The board could benefit from a director with direct AI/ML research or data center customer experience, given AMD's strategic bet on the AI accelerator market. No director has recent operating experience at a hyperscale cloud company or major AI lab.

Committee quality: All committee chairs are independent and qualified. The Audit Committee has three members with direct CFO or financial officer experience (Householder, Marren, McClure). The Compensation Committee is chaired by Gregoire, a former public company CEO.

Governance policies: AMD has anti-hedging and anti-pledging policies for all directors and employees. All equity awards include clawback provisions. Change-of-control benefits require a double trigger (both a CoC event and involuntary termination). No tax gross-ups are provided.

The Verdict

Governance Grade

A-

Strongest positives:

Lisa Su is a generational CEO. She transformed AMD from a struggling also-ran into a $500B semiconductor powerhouse competing head-to-head with Intel and Nvidia. Her $1.3B+ personal stake ensures her interests are deeply tied to long-term shareholder value. The compensation structure is genuinely performance-linked — 96% of CEO pay is at-risk equity, and PRSUs only pay out based on 3-year TSR versus the S&P 500.

Governance is clean. No related-party transactions. Strong anti-hedging, anti-pledging, and clawback policies. An independent, compact board with relevant expertise. Strong shareholder engagement (35% of shares reached proactively).

Real concerns:

CEO compensation at $55.2M (341:1 pay ratio) is at the high end of the semiconductor peer group. Even accounting for the accounting-value distortion of PRSU grants, the intended target value of $33M in annual equity is substantial. The 85% Say-on-Pay vote indicates some shareholders are watching.

Universal insider selling with zero open-market purchases. While all sales are via pre-arranged 10b5-1 plans and executives retain large positions, the complete absence of voluntary buying stands in contrast to companies where insiders back their conviction with their own cash.

The 65M share increase request for the equity plan (~4% potential dilution) adds to an already significant stock-based compensation bill.
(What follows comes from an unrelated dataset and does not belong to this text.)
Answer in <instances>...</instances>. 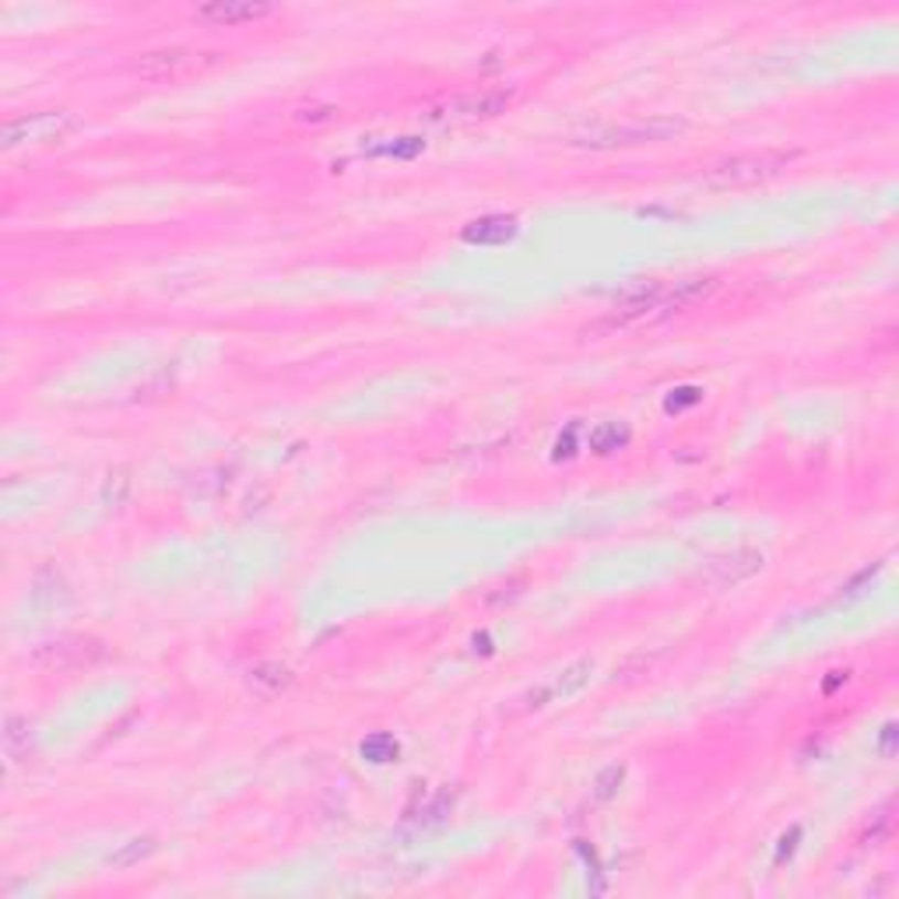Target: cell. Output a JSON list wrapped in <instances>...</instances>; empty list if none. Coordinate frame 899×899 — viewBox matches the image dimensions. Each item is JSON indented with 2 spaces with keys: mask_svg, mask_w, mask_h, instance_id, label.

AMD repurchased $1.3B of stock in FY2025 but new issuance partially offsets buybacks.

What would change the grade:

Upgrade to A: If insider selling slows, or if any executive makes a meaningful open-market purchase. If Say-on-Pay approval rebounds above 90%. If dilution from SBC stabilizes or declines as a percentage of revenue.

Downgrade to B+: If Lisa Su announces a departure or significant reduction in responsibilities. If the 65M share plan approval leads to accelerating dilution. If any governance controversy or related-party issue emerges.